Document passage:

┏━━

Ariel Center for
Policy Research

A JOURNAL OF POLITICS AND THE ARTS

 

NATIV   ■   Volume Twelve   ■   Number 2 (67)  ■  March 1999   ■  Ariel Center for Policy Research

 

SYNOPSIS

 


Bi-National Realities versus National Mythologies:
The Death of the Two-States Solution

Ilan Pappe

This article examines the options for the establishment of an independent Palestinian state in the post-Oslo reality. It assumes that the chances for such a state to survive and indeed come into a meaningful being should be examined on two different levels.

One is that of balance of power. There is little hope for genuine Palestinian sovereignty and control over a future state. The balance of power in which the Israelis are the stronger party, is a sacrosanct precondition both to the Labor and Likud parties; hence its maintenance is a precondition for any settlement agreed upon by either the Right or the Left in Israel. This article describes what constitutes for the Israeli Jewish "Center", the maximum boundaries and level of independence of a future Palestinian state. It concludes that these concessions do not amount to a political entity that can be defined as a state in any reasonable and acceptable meaning.

┗━━

What is asked:
1) Set down the part of the synopsis on the two-states solution starting with "Bi-National Realities versus" and going on through "two different levels.".
2) In the synopsis on the two-states solution, list every item that the ■ marks separate in the line giving the journal's volume and date.
The lines after this text play no role in this work.

Recorded information:
┏━━

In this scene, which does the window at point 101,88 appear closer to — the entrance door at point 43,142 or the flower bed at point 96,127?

┗━━

Expected results:
1)
Bi-National Realities versus National Mythologies:
The Death of the Two-States Solution

Ilan Pappe

This article examines the options for the establishment of an independent Palestinian state in the post-Oslo reality. It assumes that the chances for such a state to survive and indeed come into a meaningful being should be examined on two different levels.

2)
NATIV
Volume Twelve
Number 2 (67)
March 1999
Ariel Center for Policy Research